Open Access Research article

Genome-wide comparison between IL-17 and combined TNF-alpha/IL-17 induced genes in primary murine hepatocytes

Titus Sparna1, Julia Rétey2, Kathrin Schmich1, Ute Albrecht3, Katrin Naumann1, Norbert Gretz4, Hans-Peter Fischer2, Johannes G Bode3 and Irmgard Merfort1*

Author Affiliations

1 Department of Pharmaceutical Biology and Biotechnology, University of Freiburg, D-79104 Freiburg, Germany

2 Genedata AG, Maulbeerstrasse 46, CH-4016 Basel, Switzerland

3 Department of Gastroenterology, Hepatology and Infectiology, Heinrich Heine University Düsseldorf, D-40225 Düsseldorf, Germany

4 Medical Research Center, University Hospital Mannheim, D-68135 Mannheim, Germany

For all author emails, please log on.

BMC Genomics 2010, 11:226  doi:10.1186/1471-2164-11-226

Published: 7 April 2010



Cytokines such as TNF-alpha and IL-1beta are known for their contribution to inflammatory processes in liver. In contrast, the cytokine IL-17 has not yet been assigned a role in liver diseases. IL-17 can cooperate with TNF-alpha to induce a synergistic response on several target genes in different cell lines, but no data exist for primary hepatocytes. To enhance our knowledge on the impact of IL-17 alone and combined with TNF-alpha in primary murine hepatocytes a comprehensive microarray study was designed. IL-1beta was included as this cytokine is suggested to act in a similar manner as the combination of TNF-alpha and IL-17, especially with respect to its role in mRNA stabilization.


The present microarray analysis demonstrates that primary murine hepatocytes responded to IL-17 stimulation by upregulation of chemokines and genes, which are functionally responsible to increase and sustain inflammation. Cxcl2, Nfkbiz and Zc3h12a were strongly induced, whereas the majority of the genes were only very moderately up-regulated. Promoter analysis revealed involvement of NF-kappaB in the activation of many genes. Combined stimulation of TNF-alpha/IL-17 resulted in enhanced induction of gene expression, but significantly synergistic effects could be applied only to a few genes, such as Nfkbiz, Cxcl2, Zc3h12 and Steap4. Comparison of the gene expression profile obtained after stimulation of TNF-alpha/IL-17 versus IL-1beta proposed an "IL-1beta-like effect" of the latter cytokine combination. Moreover, evidence was provided that modulation of mRNA stability may be a major mechanism by which IL-17 regulates gene expression in primary hepatocytes. This assumption was exemplarily proven for Nfkbiz mRNA for the first time in hepatocytes. Our studies also suggest that RNA stability can partially be correlated to the existence of AU rich elements, but further mechanisms like the RNase activity of the up-regulated Zc3h12a have to be considered.

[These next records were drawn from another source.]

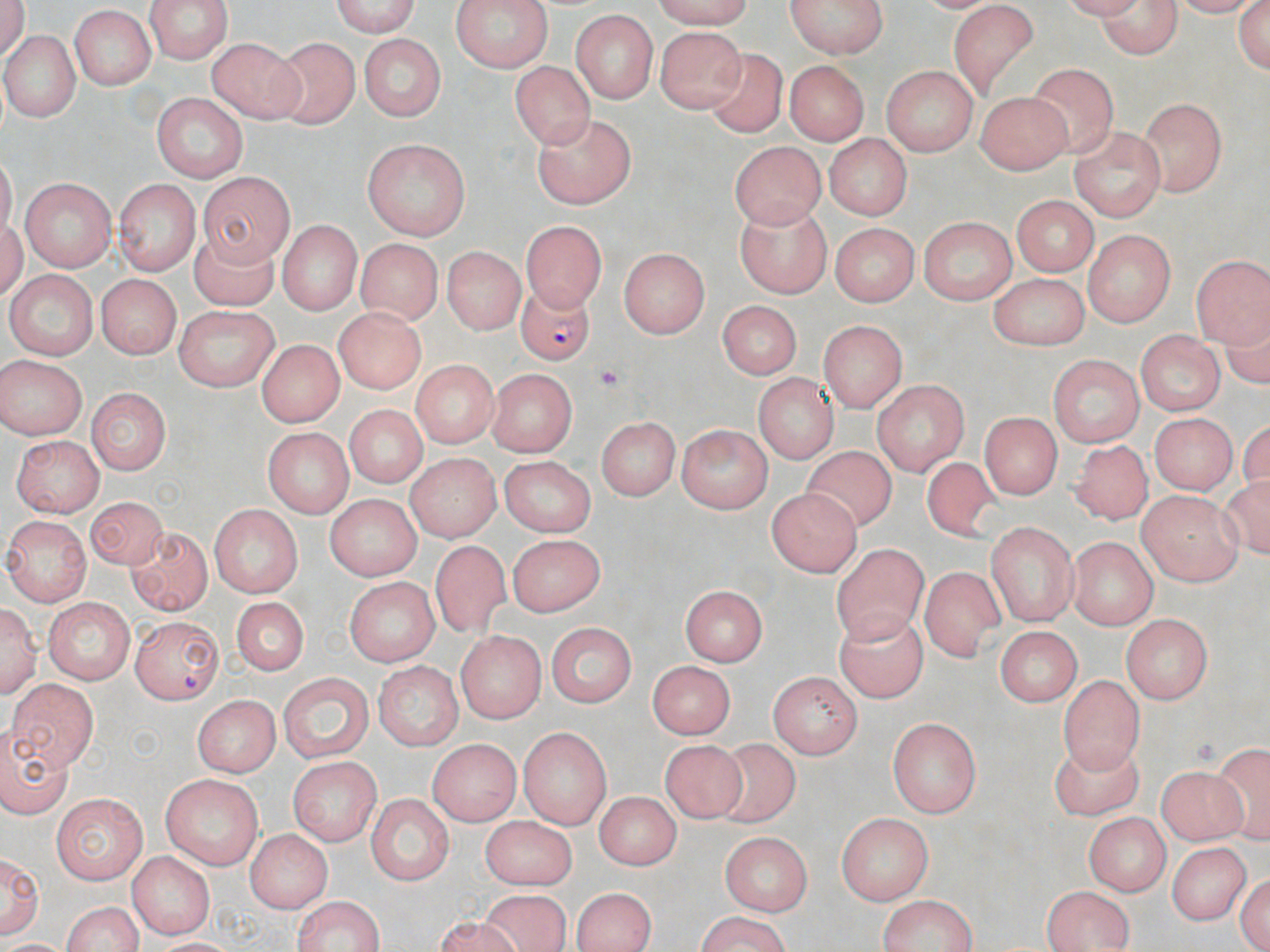

Approximate bounding boxes as (x1,y1)-(x2,y2) corner pairs in pixels. Uninfected red blood cell locations: (143,0)-(236,61), (324,0)-(421,37), (450,0)-(554,73), (649,0)-(755,27), (787,0)-(888,59), (1079,1)-(1184,55), (1234,1)-(1270,77), (949,3)-(1038,93), (71,7)-(157,91), (571,10)-(655,104), (657,27)-(747,112), (6,28)-(77,122), (356,34)-(448,120), (204,36)-(306,120), (274,37)-(358,129), (700,46)-(790,138), (514,60)-(592,149), (785,60)-(867,142), (1029,61)-(1118,160), (880,65)-(978,153), (976,91)-(1068,172), (152,93)-(248,181), (1135,96)-(1226,196), (536,115)-(637,204), (1069,128)-(1167,219), (824,135)-(910,220), (362,138)-(469,240), (730,139)-(828,228), (199,171)-(293,266), (17,176)-(117,269), (115,179)-(199,275), (1010,195)-(1099,274), (736,206)-(830,298), (921,216)-(1017,305), (522,218)-(606,310), (275,221)-(365,314), (833,226)-(915,305), (1084,230)-(1173,325), (188,231)-(279,310), (357,238)-(441,325), (443,247)-(523,337), (619,248)-(709,338), (1192,252)-(1267,347), (8,270)-(97,361), (985,272)-(1090,347), (98,275)-(180,357), (717,303)-(799,382), (175,307)-(279,388), (333,308)-(430,393), (820,321)-(909,408), (1135,329)-(1223,416), (259,338)-(342,426), (0,354)-(87,437), (409,358)-(496,444), (1045,358)-(1143,447), (486,367)-(582,453), (752,375)-(837,463), (871,382)-(970,473), (85,389)-(171,477), (341,405)-(427,489), (978,410)-(1061,497), (1151,413)-(1233,494), (594,417)-(684,499), (676,422)-(771,513), (265,425)-(353,516), (10,433)-(107,515), (1073,439)-(1153,522), (804,447)-(904,535), (402,453)-(497,542), (497,454)-(597,535), (919,456)-(1011,549), (765,489)-(863,576), (1134,491)-(1244,585), (86,493)-(165,571), (325,494)-(422,577), (207,504)-(303,597), (5,516)-(93,604), (987,522)-(1077,625), (122,526)-(213,615), (503,534)-(606,615), (1069,537)-(1157,629), (428,540)-(517,648), (831,540)-(927,642), (921,564)-(1001,664), (344,575)-(437,666), (680,585)-(767,668), (233,594)-(307,675), (42,595)-(132,681), (1,602)-(39,699), (833,605)-(929,705), (1121,613)-(1212,705), (549,620)-(636,705), (992,624)-(1087,705), (456,629)-(544,726), (644,657)-(738,736), (373,660)-(463,749), (277,670)-(375,760), (767,673)-(860,757), (1058,675)-(1143,774), (10,677)-(96,771), (194,698)-(279,776), (890,716)-(982,819), (0,723)-(74,819), (518,724)-(614,825), (429,738)-(521,823), (661,739)-(745,820), (710,740)-(806,829), (1218,741)-(1268,842), (1050,742)-(1144,825), (288,758)-(378,847), (1158,763)-(1246,844), (161,775)-(263,870), (591,791)-(680,869), (367,793)-(452,886), (50,794)-(149,881), (834,811)-(934,902), (483,815)-(576,887), (1088,815)-(1169,892), (246,828)-(332,912), (717,831)-(814,912), (1168,840)-(1251,927), (2,847)-(43,938), (132,852)-(215,938), (1233,868)-(1270,952), (573,885)-(654,952), (1041,886)-(1134,952), (476,890)-(570,952), (876,893)-(977,952), (291,896)-(388,952), (56,897)-(145,952), (689,914)-(795,950). Platelet locations: (592,363)-(622,391). Plasmodium falciparum-infected red blood cell locations: (513,281)-(598,366), (132,616)-(223,701). Slide-level diagnosis: Plasmodium falciparum. Light microscopy. 1000x magnification. Thin blood film. May-Grünwald-Giemsa stain. One field of a larger specimen. Image is 1270×952 pixels.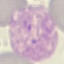
Summary:
  - Malaria status: parasitized
  - Preparation: thin blood film
  - Capture: smartphone through the microscope eyepiece
  - Stain: Giemsa
  - Image type: automatically extracted cell patch, resized to 64 × 64 pixelsReport the malaria status of this cell.
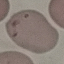

It is uninfected.

Summary:
  - Capture: smartphone camera at the microscope eyepiece
  - Image type: automatically extracted cell patch, resized to 64 × 64 pixels
  - Stain: Giemsa
  - Preparation: thin blood film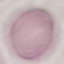

Summary:
  - Malaria status: uninfected
  - Capture: smartphone camera at the microscope eyepiece
  - Image type: automatically extracted cell patch, resized to 64 × 64 pixels
  - Stain: Giemsa
  - Preparation: thin smearState which parasite is depicted.
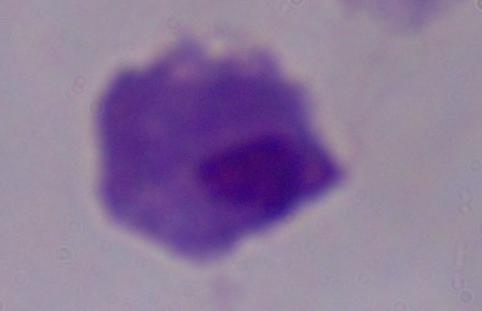
A trichomonad.

1000x magnification. Micrograph.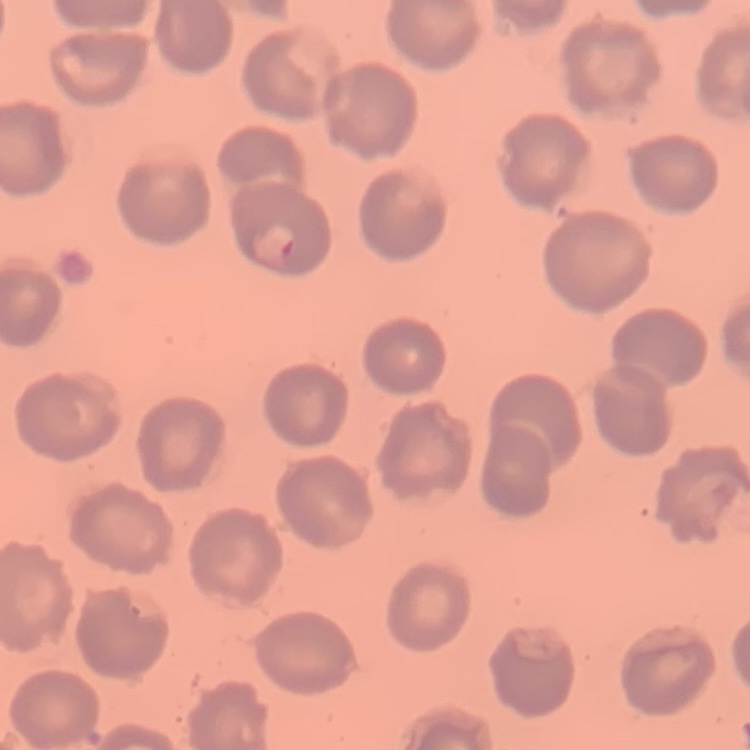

Our microarray analysis gives new insights in IL-17 induced gene expression in primary hepatocytes highlighting the crosstalk with the NF-kappaB signaling pathway. Gene expression profile suggests IL-17 alone and in concert with TNF-alpha a role in sustaining liver inflammatory processes. IL-17 might exceed this function by RNA stabilization.